§ PROBLEM STATEMENT: Exact output of all the records is required.

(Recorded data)
#####
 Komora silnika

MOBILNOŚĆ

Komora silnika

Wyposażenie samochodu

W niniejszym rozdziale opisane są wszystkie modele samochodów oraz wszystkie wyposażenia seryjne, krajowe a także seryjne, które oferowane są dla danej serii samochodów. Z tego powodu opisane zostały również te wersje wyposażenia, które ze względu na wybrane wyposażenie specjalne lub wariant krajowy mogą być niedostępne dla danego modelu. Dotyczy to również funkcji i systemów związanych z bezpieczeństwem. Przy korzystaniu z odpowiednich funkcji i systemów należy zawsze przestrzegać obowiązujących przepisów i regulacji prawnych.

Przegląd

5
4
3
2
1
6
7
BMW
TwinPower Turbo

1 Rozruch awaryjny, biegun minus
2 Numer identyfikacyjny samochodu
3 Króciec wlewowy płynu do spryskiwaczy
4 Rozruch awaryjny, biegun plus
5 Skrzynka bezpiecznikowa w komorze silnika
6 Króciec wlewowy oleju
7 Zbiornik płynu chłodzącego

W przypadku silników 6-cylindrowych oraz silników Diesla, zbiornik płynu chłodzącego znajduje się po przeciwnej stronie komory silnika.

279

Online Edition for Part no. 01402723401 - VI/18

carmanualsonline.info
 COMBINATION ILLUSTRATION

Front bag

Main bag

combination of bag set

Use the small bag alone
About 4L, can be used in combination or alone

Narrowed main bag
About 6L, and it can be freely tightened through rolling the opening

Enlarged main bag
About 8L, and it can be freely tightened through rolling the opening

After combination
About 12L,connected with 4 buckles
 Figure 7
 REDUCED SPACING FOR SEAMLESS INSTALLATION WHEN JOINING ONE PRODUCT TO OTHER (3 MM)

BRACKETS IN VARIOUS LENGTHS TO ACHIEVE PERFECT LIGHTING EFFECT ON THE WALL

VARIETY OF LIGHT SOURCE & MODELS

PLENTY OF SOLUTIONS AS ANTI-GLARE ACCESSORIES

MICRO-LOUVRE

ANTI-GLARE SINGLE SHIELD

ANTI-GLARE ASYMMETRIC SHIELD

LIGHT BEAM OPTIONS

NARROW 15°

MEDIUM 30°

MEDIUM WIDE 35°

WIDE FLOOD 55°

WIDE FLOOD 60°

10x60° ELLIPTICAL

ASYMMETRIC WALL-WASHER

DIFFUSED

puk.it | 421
#####
§ SOLUTION FOR THIS EXERCISE:
 Komora silnika

MOBILNOŚĆ

Komora silnika

Wyposażenie samochodu

W niniejszym rozdziale opisane są wszystkie modele samochodów oraz wszystkie wyposażenia seryjne, krajowe a także seryjne, które oferowane są dla danej serii samochodów. Z tego powodu opisane zostały również te wersje wyposażenia, które ze względu na wybrane wyposażenie specjalne lub wariant krajowy mogą być niedostępne dla danego modelu. Dotyczy to również funkcji i systemów związanych z bezpieczeństwem. Przy korzystaniu z odpowiednich funkcji i systemów należy zawsze przestrzegać obowiązujących przepisów i regulacji prawnych.

Przegląd

5
4
3
2
1
6
7
BMW
TwinPower Turbo

1 Rozruch awaryjny, biegun minus
2 Numer identyfikacyjny samochodu
3 Króciec wlewowy płynu do spryskiwaczy
4 Rozruch awaryjny, biegun plus
5 Skrzynka bezpiecznikowa w komorze silnika
6 Króciec wlewowy oleju
7 Zbiornik płynu chłodzącego

W przypadku silników 6-cylindrowych oraz silników Diesla, zbiornik płynu chłodzącego znajduje się po przeciwnej stronie komory silnika.

279

Online Edition for Part no. 01402723401 - VI/18

carmanualsonline.info
 COMBINATION ILLUSTRATION

Front bag

Main bag

combination of bag set

Use the small bag alone
About 4L, can be used in combination or alone

Narrowed main bag
About 6L, and it can be freely tightened through rolling the opening

Enlarged main bag
About 8L, and it can be freely tightened through rolling the opening

After combination
About 12L,connected with 4 buckles
 Figure 7
 REDUCED SPACING FOR SEAMLESS INSTALLATION WHEN JOINING ONE PRODUCT TO OTHER (3 MM)

BRACKETS IN VARIOUS LENGTHS TO ACHIEVE PERFECT LIGHTING EFFECT ON THE WALL

VARIETY OF LIGHT SOURCE & MODELS

PLENTY OF SOLUTIONS AS ANTI-GLARE ACCESSORIES

MICRO-LOUVRE

ANTI-GLARE SINGLE SHIELD

ANTI-GLARE ASYMMETRIC SHIELD

LIGHT BEAM OPTIONS

NARROW 15°

MEDIUM 30°

MEDIUM WIDE 35°

WIDE FLOOD 55°

WIDE FLOOD 60°

10x60° ELLIPTICAL

ASYMMETRIC WALL-WASHER

DIFFUSED

puk.it | 421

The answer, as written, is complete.